Thomas Gratzer, Chef des Rabenhofs, zum Beispiel bewarb sich mit Irene Girkinger, Intendantin in Bozen. Sie hätte sich um das Haupthaus gekümmert – und er hätte für die Bezirke gebrannt. Doch im Juni wurde Kay Voges als Direktor aus dem Hut gezaubert. Bei der Vorstellung sagte er: „Das Theater in den Außenbezirken muss weitergehen.“ Im Oktober aber stellte Voges im APA-Interview die Bezirke-Tournee und die Nebenspielstätte Volx/Margareten infrage. Ali M. Abdullah, der mit Harald Posch das Werk X in Meidling leitet, stellte erstaunt fest, dass „funktionierende Orte in der Peripherie abgewickelt“ werden sollen, „weil für die Haupthäuser zu wenig Geld vorhanden ist“. Ob da noch die Richtung der SPÖ-Kulturpolitik stimme?
Doch so einfach ist es nicht, das umzusetzen: Für die Bezirke (mit den Premieren im Volx/Margareten) gibt es jährlich 800.000 Euro – unabhängig von der Dotierung für das Volkstheater. Der künftige Direktor, der gerade an der Burg inszeniert, wird die Knete also nicht ohne Leistung einsacken können. Beziehungsweise: Wenn Voges null Bock auf die Bezirke hat, könnte man Gratzer die Aufgabe übertragen.
Die Unterdotierung ist aber nicht das einzige Problem von Kaup-Hasler in Zusammenhang mit dem Volkstheater. Vor über einem halben Jahr deutete sie an, dass sich der dominante ÖGB im Sommer 2019 aus der Volkstheater-Stiftung zurückziehen werde. Seither herrscht Schweigen. Nun heißt es, dass Kaup-Hasler nur einen der beiden Subventionsgeber repräsentiere. Dieses Vorhaben solle jedoch nicht ohne Einbindung des Bundes umgesetzt werden. Und so warte man eben, bis es eine neue Regierung gibt. Man hat also – puh! – Zeit gewonnen.
"Präkere Situation"
Das Kulturamt reagierte bisher auch nicht auf den desaströsen Bericht des Wiener Stadtrechnungshofes. Selbst Voges kam bereits die Erkenntnis: „Der Kollektivvertrag muss dringend überholt werden. Er ist mit ein Grund für die prekäre Situation.“ Doch der ÖGB wird erfahrungsgemäß auf die wohlerworbenen Rechte pochen.

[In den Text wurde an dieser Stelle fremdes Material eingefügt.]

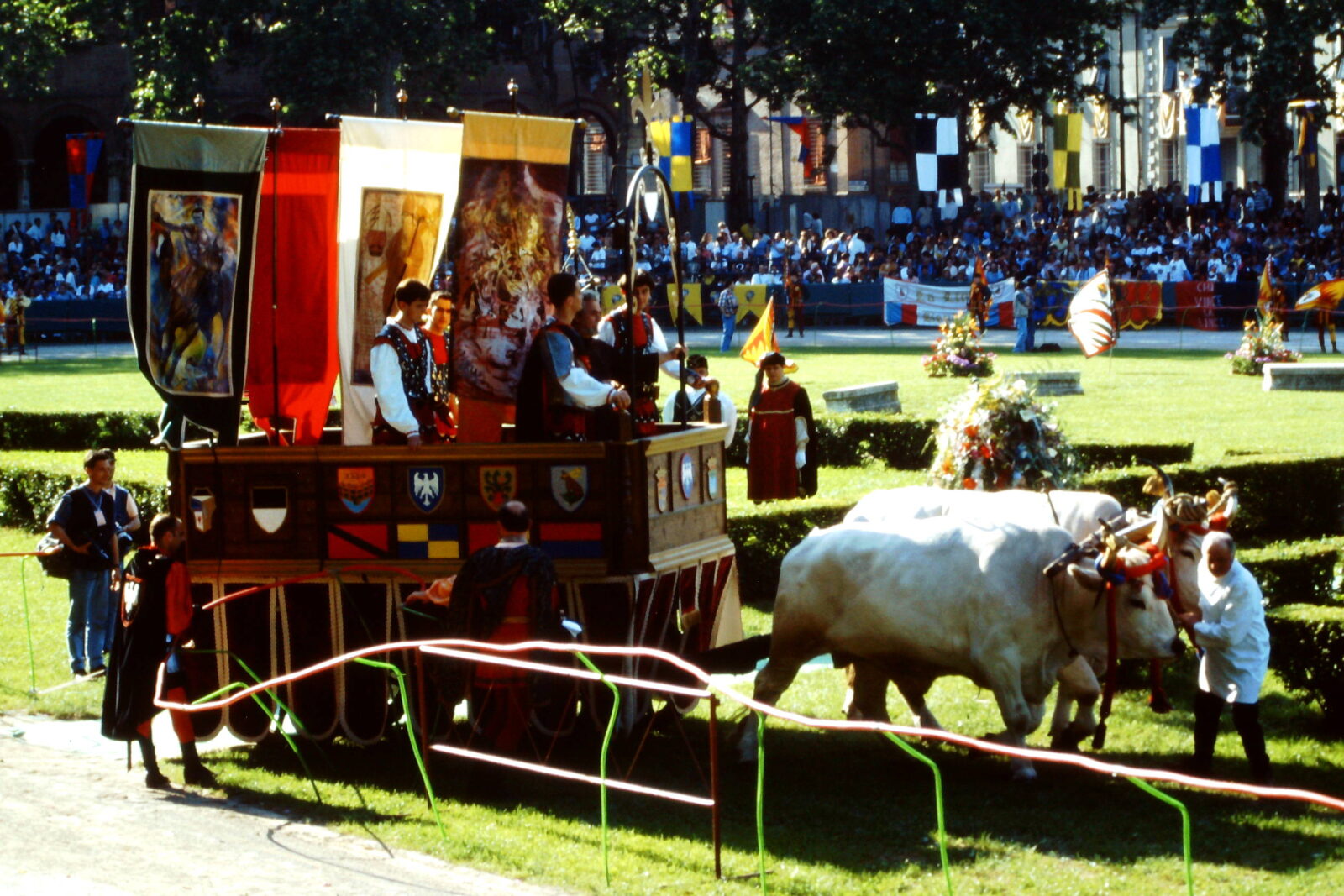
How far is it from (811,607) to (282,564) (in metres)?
→ 3.00

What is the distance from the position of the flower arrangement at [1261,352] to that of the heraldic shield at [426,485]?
73.3 ft

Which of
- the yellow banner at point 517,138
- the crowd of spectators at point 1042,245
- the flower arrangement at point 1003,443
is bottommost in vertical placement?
the flower arrangement at point 1003,443

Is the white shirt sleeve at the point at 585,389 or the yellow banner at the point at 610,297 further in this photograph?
the yellow banner at the point at 610,297

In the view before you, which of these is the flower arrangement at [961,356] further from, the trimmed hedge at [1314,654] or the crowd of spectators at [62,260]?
the crowd of spectators at [62,260]

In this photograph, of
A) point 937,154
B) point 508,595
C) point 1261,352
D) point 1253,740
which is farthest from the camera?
point 937,154

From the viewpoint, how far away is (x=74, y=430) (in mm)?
26578

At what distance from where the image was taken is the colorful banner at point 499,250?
1030cm

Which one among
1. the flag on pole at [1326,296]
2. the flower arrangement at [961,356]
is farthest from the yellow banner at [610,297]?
the flag on pole at [1326,296]

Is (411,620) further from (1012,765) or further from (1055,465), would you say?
(1055,465)

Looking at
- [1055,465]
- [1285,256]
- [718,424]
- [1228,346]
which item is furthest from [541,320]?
[1285,256]

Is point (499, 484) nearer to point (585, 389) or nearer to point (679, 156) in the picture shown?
point (585, 389)

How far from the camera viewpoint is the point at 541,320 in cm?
1058

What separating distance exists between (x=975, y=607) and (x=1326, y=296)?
2788 centimetres

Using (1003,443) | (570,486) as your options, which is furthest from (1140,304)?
(570,486)
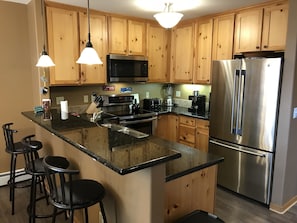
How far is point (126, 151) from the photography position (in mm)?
1501

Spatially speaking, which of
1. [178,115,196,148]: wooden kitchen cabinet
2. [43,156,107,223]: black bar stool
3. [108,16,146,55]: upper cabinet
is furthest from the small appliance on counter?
[43,156,107,223]: black bar stool

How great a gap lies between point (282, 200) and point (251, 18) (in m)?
2.42

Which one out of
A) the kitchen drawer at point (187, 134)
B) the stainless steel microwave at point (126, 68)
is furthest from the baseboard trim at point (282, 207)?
the stainless steel microwave at point (126, 68)

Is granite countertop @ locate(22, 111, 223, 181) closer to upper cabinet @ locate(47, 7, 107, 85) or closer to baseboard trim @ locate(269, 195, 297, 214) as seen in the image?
upper cabinet @ locate(47, 7, 107, 85)

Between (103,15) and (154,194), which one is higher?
(103,15)

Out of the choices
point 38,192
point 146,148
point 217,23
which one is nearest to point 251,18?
Answer: point 217,23

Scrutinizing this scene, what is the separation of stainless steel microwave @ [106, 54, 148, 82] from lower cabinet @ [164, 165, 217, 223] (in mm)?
2486

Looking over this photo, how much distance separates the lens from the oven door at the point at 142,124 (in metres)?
3.83

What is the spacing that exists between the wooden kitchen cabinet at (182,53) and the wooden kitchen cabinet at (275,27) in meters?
1.27

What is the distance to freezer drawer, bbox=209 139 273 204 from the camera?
2951 millimetres

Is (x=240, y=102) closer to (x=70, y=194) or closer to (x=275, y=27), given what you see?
(x=275, y=27)

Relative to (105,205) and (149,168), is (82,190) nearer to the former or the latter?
(105,205)

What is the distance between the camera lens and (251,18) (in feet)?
11.0

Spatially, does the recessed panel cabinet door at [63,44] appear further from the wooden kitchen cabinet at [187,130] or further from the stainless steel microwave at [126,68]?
the wooden kitchen cabinet at [187,130]
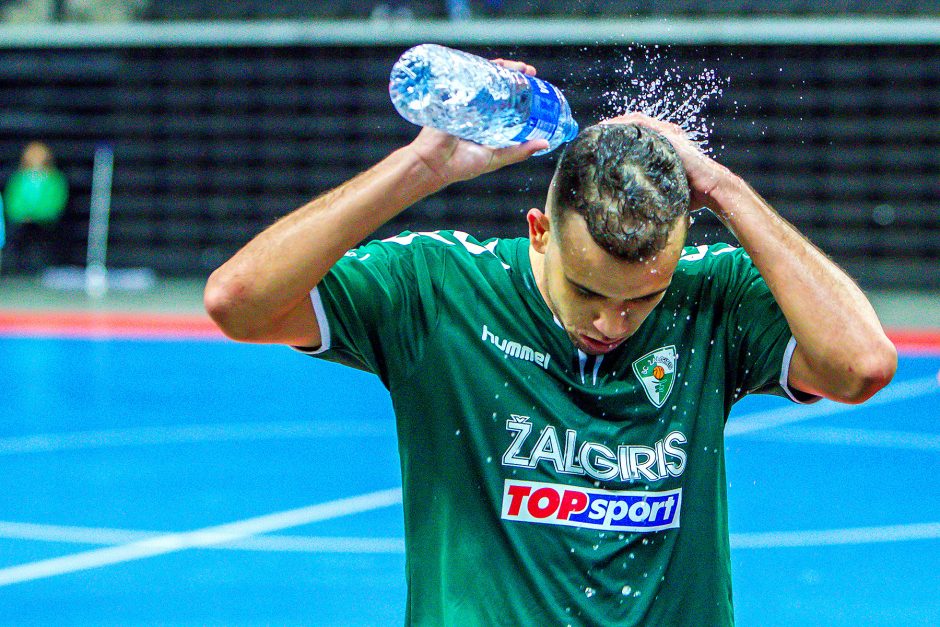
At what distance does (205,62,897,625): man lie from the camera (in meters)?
2.03

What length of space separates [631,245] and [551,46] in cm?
1174

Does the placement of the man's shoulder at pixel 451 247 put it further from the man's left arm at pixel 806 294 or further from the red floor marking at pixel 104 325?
the red floor marking at pixel 104 325

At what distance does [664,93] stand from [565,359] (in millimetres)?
611

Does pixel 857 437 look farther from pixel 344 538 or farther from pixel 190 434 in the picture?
pixel 190 434

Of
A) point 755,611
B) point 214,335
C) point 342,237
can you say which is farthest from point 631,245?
point 214,335

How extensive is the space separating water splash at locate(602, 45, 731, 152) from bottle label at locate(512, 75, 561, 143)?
304mm

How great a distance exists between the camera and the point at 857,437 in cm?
750

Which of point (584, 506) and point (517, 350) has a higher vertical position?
point (517, 350)

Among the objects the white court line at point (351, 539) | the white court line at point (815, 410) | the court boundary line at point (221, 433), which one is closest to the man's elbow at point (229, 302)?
the white court line at point (351, 539)

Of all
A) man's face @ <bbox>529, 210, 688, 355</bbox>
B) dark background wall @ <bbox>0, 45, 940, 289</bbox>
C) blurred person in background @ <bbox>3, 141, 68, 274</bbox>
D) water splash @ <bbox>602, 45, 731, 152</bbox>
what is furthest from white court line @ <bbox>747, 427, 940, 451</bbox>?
blurred person in background @ <bbox>3, 141, 68, 274</bbox>

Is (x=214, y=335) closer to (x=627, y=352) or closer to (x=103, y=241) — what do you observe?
(x=103, y=241)

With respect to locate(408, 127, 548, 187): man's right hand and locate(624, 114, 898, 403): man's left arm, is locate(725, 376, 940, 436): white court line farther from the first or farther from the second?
locate(408, 127, 548, 187): man's right hand

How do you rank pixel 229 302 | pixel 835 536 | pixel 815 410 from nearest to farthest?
pixel 229 302 → pixel 835 536 → pixel 815 410

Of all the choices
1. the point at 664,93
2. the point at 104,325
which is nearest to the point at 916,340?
the point at 104,325
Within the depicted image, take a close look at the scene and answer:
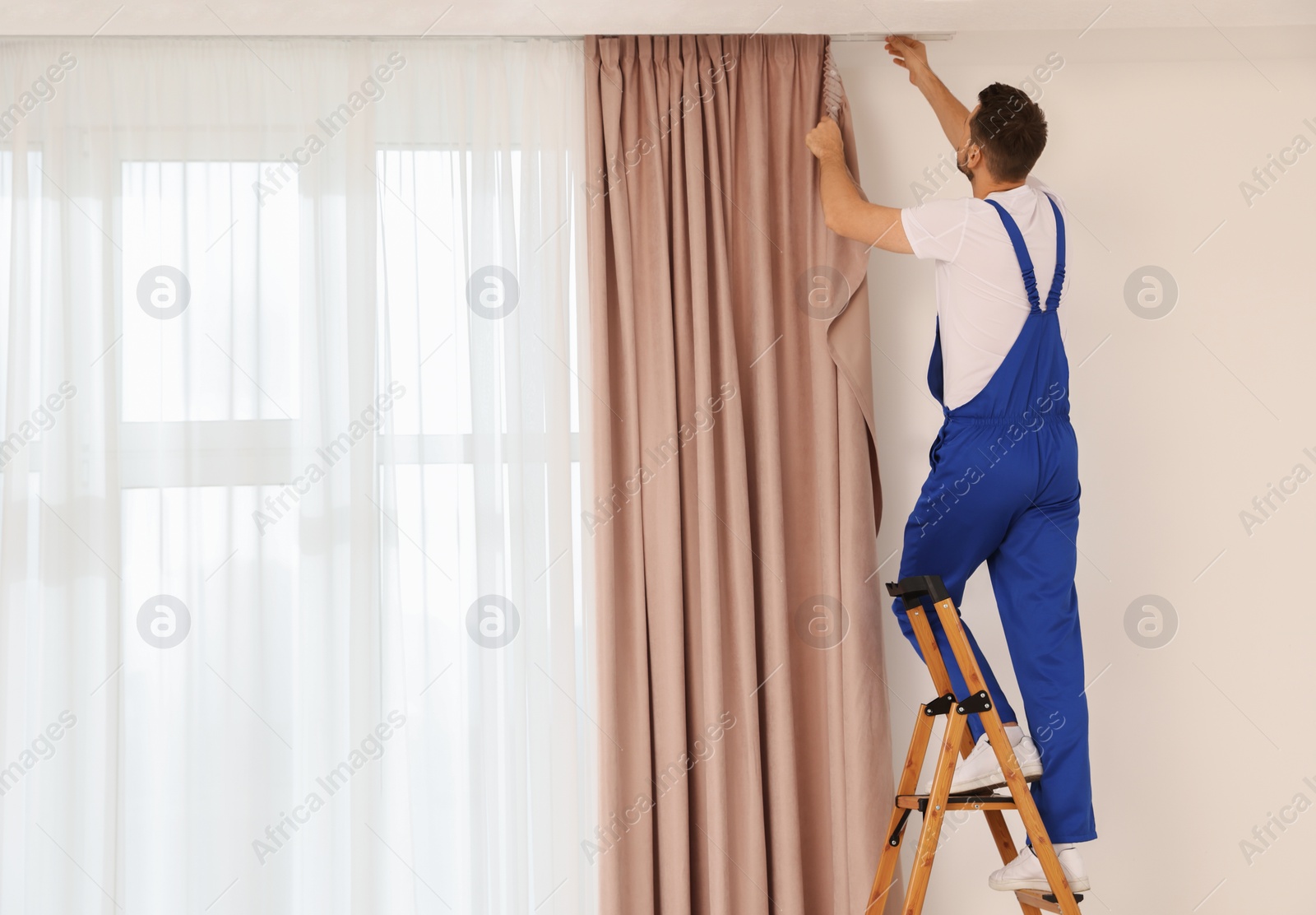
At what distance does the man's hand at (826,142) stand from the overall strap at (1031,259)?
1.42 feet

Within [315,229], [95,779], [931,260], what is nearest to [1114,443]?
[931,260]

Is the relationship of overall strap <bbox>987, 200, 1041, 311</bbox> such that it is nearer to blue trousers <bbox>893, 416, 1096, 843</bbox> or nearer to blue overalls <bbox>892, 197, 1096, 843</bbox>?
blue overalls <bbox>892, 197, 1096, 843</bbox>

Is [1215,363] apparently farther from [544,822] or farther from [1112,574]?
[544,822]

Der Teufel würde daher die Volkstheater-GmbH in den Konkurs schicken (laut StRH haben sich ohnedies Stadt und Bund verpflichtet, die Haftungen für ungedeckte Rückstellungen zu übernehmen). In der Folge wird eben eine neue GmbH gegründet und ein neuer Kollektivvertrag ausgehandelt.
Das ist zwar nicht sehr sozialdemokratisch, aber wirtschaftlich vernünftig. Zudem ist der Zeitpunkt jetzt ideal. Denn ab 2. Jänner wird das bereits eingerüstete Hauptgebäude saniert und der Betrieb daher stillgelegt (nur im Haupthaus, ab 15. Jänner Vorstellungen im MuseumsQuartier).
Ihr Tratsch-Partner hätte gerne gewusst, wie viele Mitarbeiter gekündigt werden. Er wollte auch wissen, ob alles im Zeit- und Kostenrahmen bleibe – und wie das Volkstheater die drei Millionen Euro an Drittmittel erwirtschaften will, die es zum Gesamtprojekt (27 Millionen) beizusteuern hat.
Die Antwort fiel ernüchternd aus: „Das Volkstheater nimmt zu diesen Fragen derzeit keine Stellung.“ Das ist keck. Immerhin finanziert der Steuerzahler das Haus zu mehr als 75 Prozent. Recht wortkarg reagierte man auch auf Fragen zur Produktion „Haummas net sche“ (über Menschen im Gemeindebau) in der Regie von Sara Ostertag. Der erste Probenmonat soll als unbezahlter Workshop geführt worden sein, für den zweiten bekamen die ausgebildeten Schauspieler, etliche mit Migrationshintergrund, 1180 Euro. Und als Abendgage wurden lediglich 60 Euro angeboten. Das Volkstheater behauptet: „Die Mitwirkenden werden dem Kollektivvertrag gemäß entlohnt.“ Manch einer spricht aber erbost von „Ausbeutung“. Kaup-Hasler verlangt zwar von den Bühnen, dass die Mitarbeiter fair entlohnt werden; im ÖGB-Theater dürften jedoch Standards unterlaufen worden sein.